L’ex-procureur américain indique que le comité qatari a « utilisé les ressources » de l’académie Aspire, un vaste complexe sportif basé à Doha, « pour influencer les membres du comité exécutif ». S’il s’attarde sur les paiements effectués par le Qatari Mohamed Ben Hammam, ex-vice-président de la FIFA aujourd’hui banni à vie, M. Garcia estime que ces versements n’ont aucun lien avec l’attribution du Mondial 2022.

En conclusion, l’enquêteur regrette « un manque de transparence » et constate « l’échec des règles anti-collusion » lors de ce processus de double attribution entaché de forts « soupçons ». M. Garcia rend même hommage à celui qui présida la FIFA de 1998 à 2015, Sepp Blatter, pour ses « avancées positives pour réformer l’organisation ».

Une soudaine « opération transparence »

Il affirme que le Suisse – suspendu pour six ans pour un versement fait à M. Platini en 2011 – n’a violé aucune règle lors de cette attribution.

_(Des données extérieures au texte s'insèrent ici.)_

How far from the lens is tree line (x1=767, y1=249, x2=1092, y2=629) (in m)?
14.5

Il révèle toutefois que sa secrétaire a tenté de profiter de sa position pour rapprocher son mari, un architecte zurichois, des dirigeants qataris.

Dans un communiqué, M. Eckert a indiqué que l’actuel président de la FIFA, Gianni Infantino, ne l’avait pas contacté avant la publication du rapport. Le magistrat allemand n’était pas le seul à détenir une copie de ce document, conservé dans un coffre par Marco Villiger, directeur juridique et secrétaire général adjoint de l’instance internationale.

En publiant ce rapport, la FIFA espère se donner un peu d’air, à un an du prochain tournoi planétaire, organisé en Russie. Mais cette soudaine « opération transparence » ne va pas dissiper les soupçons. A ce jour, treize des vingt-deux membres du comité exécutif, qui ont participé au scrutin d’attribution de 2010, ont été soit inculpés par la justice soit suspendus, écartés ou avertis par la Fédération en raison du « Qatargate » ou pour d’autres dossiers.